A gdyby tak wszystko, co przychodzi traktować jako dar? Otworzyć się na wszystko co nas spotyka? Smutek i radość. Pochwałę w pracy i krytykę. Miłość szczęśliwą i nieodzwajemnioną. Przyjemność i ból. A gdyby tak… móc głęboko oddychać nawet  gdy nie wszystko idzie po naszej myśli, gdy inni nie zachowują się tak, jakbyśmy tego chcieli? Zaufać swojej duszy, że dobrze nas prowadzi nawet jeśli droga, którą idziemy wydaje się kręta. Uwierzyć, że zawsze dostajemy to, co jest dla nas najlepsze w tym momencie. Tylko nie potrafimy czasem tego zrozumieć od razu, gdyż nie znamy pełnego obrazu. A gdyby tak…

Teraz jak spoglądam w przeszłość i przypominam sobie sytuacje, które kiedyś wydawały mi się tragedią. Teraz nie obchodzą mnie bardziej niż zeszłoroczny śnieg. Tyle cierpienia o nic. Później się okazało, że te wydarzenia stały się dla mnie dźwignią do wielkich zmian. Nie wiem czy bym je dokonała tak szybko, gdyby nie cierpienie, którego nie mogłam już znieść. Czasem taka mobilizacja bardzo pomaga:-).

Niedługo Wigilia i spotkania z najbliższymi. A gdyby tak otworzyć się na każdego i przyjąć go takim, jakim jest?
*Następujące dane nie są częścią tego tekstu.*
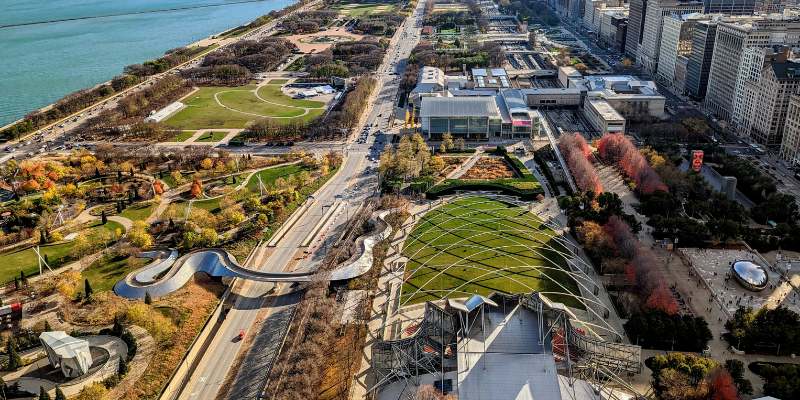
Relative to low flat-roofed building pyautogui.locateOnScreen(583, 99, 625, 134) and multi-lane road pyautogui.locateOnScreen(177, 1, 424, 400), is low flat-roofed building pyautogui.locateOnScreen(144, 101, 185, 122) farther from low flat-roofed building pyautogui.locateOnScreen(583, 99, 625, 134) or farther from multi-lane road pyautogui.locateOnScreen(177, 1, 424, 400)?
low flat-roofed building pyautogui.locateOnScreen(583, 99, 625, 134)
Potraktować wszystkich swoich bliskich jako dar? Narzekającego dziadka, śmiejące się dziecko czy też gadatliwą ciotkę? Wszyscy jesteśmy połączeni, więc wysyłając miłość wpływamy na innych. Jeśli my emanujemy światłem, to zmieniamy pole naszej rodziny. Oni nawet nie zdają sobie z tego sprawy, ale nagle łagodnieją, dobrze się czują w naszym towarzystwie, więcej się śmieją…I może to być początek wielkich zmian w naszej rodzinie.

Na te Święta życzę Wam dużo wdzięczności i miłości.